Submitted by [deleted] t3_113o5up in deeplearning
Hi,
I have been trying to draw a bounding box around objects using a ML/NN approach.
The project uses Transfer Learning. This is a pretrained VGG16 with a Regression Head. I selected this one because it seems a good architecture and was easy to implemented it in Javascript, where you wont find it.
The first 16 layers use pretrained weights taken from the Keras creator GH page.
I have trained the out putlayers it with Caltech101 datasets airplanes (800), faces (400), stop signs (60) etc.
It predicts reasonably well with images of the same dataset not seen before by the model.
Yet for any new image (any picture with a face that I have in the laptop) the predictions are terrible.
After running out of ideas I am reaching out for some help.

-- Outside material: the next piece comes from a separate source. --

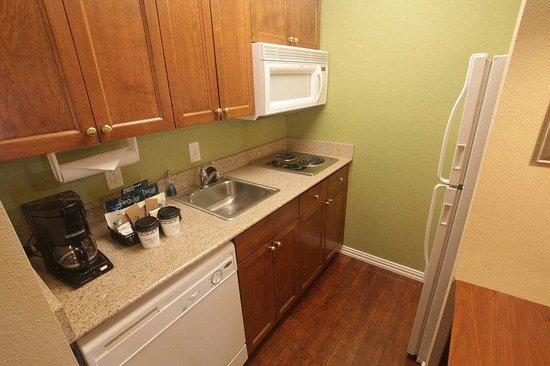 Homewood Suites by Hilton College Station: Kitchen Area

I have tried:
- changed number of layers,
- changed number of units,
- train some VGG16 inner layers
Solution
I did it with tiny yolo v7, using google colab. Spent a day finding a project that is usable.
THIS ONE IS FINE > https://github.com/WongKinYiu/yolov
The results are indeed great. Most of the time I find Roboflow extremely handy, I used it to merge datasets, augmentate, read tutorials and that kind of thing.
Thanks for your support ! Specially to u/PaleontologistDue620
Why didnt VGG work for this task?
- Pytorch has several usable models one of which is SSD-VGG which also explains what my idea was lacking of (a strategy to combine with the CNN)
- Why doesnt pytorch have yolo! https://github.com/pytorch/vision/issues/6341
More options
- Apart from VGG-SSD (Source code https://pytorch.org/vision/main/_modules/torchvision/models/detection/ssd.html), there are other models available there. And also the one I tried my self (yolov7 https://github.com/WongKinYiu/yolov)
- Nice implemention of Yolo that is BSD license (not GPL) https://github.com/Megvii-BaseDetection/YOLOX
[deleted] OP t1_j8rdy53 wrote
One possible reason https://towardsdatascience.com/r-cnn-fast-r-cnn-faster-r-cnn-yolo-object-detection-algorithms-36d53571365e i.e the VGG convolutional model wont be good for bounding boxes but only for classification task.